Если в поэме Пушкин горцев в итоге не осуждает, то его отношение к попыткам царизма подчинить их более неоднозначное. Одни литературоведы находили в тексте поэмы скрытую критику кампании умиротворения горцев314. Но через два месяца после завершения поэмы Пушкин добавил эпилог, где прославлял русскую миссию на Кавказе, подобно тому как Державин в своих одах пел осанну военным кампаниям Екатерины Великой. Близкий друг Пушкина князь Петр Вяземский в частных беседах сожалел об этом ура-патриотическом постскриптуме, показавшемся ему неуместным, и добавил, что «поэзия – не союзница палачей»315.

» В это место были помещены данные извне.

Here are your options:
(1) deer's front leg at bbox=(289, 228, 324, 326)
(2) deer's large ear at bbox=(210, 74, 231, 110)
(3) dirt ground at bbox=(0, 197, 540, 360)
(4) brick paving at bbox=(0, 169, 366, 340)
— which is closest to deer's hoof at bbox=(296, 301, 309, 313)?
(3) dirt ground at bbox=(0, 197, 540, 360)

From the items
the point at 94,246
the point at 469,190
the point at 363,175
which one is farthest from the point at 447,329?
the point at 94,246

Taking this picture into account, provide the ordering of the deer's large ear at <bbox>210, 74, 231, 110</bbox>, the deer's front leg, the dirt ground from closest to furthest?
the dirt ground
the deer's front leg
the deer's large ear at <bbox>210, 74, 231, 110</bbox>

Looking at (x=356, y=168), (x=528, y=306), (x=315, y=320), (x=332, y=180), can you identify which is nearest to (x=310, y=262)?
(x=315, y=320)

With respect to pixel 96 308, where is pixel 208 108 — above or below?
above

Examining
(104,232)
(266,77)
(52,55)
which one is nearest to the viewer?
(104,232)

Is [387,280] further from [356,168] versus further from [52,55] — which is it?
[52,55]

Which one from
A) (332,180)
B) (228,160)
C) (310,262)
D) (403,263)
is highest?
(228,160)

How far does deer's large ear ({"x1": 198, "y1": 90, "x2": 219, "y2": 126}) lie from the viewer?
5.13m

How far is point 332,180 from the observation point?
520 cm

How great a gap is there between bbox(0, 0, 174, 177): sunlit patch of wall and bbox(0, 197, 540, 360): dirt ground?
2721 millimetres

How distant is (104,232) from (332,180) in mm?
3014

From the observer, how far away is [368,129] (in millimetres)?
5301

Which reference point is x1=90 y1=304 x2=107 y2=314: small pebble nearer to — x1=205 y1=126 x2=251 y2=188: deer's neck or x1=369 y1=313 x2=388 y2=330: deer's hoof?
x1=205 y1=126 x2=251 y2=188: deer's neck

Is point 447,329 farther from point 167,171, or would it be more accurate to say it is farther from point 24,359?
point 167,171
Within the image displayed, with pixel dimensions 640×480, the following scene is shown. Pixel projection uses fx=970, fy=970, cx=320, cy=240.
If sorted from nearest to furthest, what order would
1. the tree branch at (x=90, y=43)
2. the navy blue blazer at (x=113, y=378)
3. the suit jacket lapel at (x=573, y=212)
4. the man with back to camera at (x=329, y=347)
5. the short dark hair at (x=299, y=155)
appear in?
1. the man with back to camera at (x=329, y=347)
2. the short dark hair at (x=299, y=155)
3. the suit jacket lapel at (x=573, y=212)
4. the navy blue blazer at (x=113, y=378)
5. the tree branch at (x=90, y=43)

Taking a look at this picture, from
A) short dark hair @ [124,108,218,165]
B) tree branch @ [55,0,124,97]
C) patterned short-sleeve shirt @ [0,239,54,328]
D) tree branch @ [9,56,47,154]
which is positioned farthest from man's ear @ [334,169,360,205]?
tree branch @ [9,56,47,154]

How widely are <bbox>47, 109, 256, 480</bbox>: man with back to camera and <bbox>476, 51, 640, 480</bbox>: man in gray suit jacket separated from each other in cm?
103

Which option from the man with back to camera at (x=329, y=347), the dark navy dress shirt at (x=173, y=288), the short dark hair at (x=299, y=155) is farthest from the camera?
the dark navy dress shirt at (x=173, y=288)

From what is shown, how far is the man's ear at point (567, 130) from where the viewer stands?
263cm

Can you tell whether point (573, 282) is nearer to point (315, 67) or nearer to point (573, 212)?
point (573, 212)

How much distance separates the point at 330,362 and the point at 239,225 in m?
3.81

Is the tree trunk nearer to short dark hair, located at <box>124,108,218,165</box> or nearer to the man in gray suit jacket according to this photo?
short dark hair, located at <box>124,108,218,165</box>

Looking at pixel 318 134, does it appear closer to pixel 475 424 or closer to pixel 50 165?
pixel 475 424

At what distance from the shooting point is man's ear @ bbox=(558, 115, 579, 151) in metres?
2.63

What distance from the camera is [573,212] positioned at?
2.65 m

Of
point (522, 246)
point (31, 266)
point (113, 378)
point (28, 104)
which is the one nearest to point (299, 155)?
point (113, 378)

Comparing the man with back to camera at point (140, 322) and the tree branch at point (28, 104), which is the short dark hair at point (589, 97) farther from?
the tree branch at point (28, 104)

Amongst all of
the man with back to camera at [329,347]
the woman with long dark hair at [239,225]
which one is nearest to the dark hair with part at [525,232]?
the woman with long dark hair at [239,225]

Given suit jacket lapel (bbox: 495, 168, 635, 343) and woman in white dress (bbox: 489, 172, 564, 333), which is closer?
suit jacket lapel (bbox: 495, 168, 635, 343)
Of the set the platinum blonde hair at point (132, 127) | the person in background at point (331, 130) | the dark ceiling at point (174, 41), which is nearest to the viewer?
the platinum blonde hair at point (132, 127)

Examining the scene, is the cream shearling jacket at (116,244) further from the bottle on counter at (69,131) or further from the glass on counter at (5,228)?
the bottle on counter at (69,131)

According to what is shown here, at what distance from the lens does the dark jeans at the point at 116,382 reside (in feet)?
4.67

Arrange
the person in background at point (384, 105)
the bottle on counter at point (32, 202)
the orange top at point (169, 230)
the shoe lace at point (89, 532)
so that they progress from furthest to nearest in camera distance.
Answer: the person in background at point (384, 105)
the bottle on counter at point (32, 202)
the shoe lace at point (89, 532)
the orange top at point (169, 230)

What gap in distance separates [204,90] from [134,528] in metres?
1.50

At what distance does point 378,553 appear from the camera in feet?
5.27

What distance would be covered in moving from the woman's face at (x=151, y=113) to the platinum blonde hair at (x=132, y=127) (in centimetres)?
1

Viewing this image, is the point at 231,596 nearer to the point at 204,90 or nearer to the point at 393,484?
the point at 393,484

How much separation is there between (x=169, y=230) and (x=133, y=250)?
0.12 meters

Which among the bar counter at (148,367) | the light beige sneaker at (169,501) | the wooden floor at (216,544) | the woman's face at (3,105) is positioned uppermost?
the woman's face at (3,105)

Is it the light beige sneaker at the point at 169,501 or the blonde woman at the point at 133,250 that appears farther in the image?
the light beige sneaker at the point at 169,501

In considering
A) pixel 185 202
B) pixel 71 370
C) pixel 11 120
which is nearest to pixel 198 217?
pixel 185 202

Отношение Пушкина к самовластию было весьма двойственным, он не осудил категорически восточные завоевательные походы. Вскоре после праздников с семьей Раевских он написал брату, что «Кавказский край, знойная граница Азии, любопытен во всех отношениях. Ермолов наполнил его своим именем и благотворным гением… До́лжно надеяться, что эта завоеванная сторона… не будет нам преградою в будущих войнах – и, может быть, сбудется для нас химерический план Наполеона в рассуждении завоевания Индии»316. В незаконченной истории Петра Великого, которую он писал уже после возвращения в столицу, Пушкин воздавал хвалу царским войнам против «изменнических» турецких и персидских соседей317. В независимости от политических взглядов Пушкина нет никакого противоречия между оппозицией императору и энтузиазмом по поводу расширения владений России в Азии. Многие из пушкинских друзей-радикалов, в частности лидер заговорщиков Павел Пестель, поддерживали жесткую экспансионистскую политику на Востоке318.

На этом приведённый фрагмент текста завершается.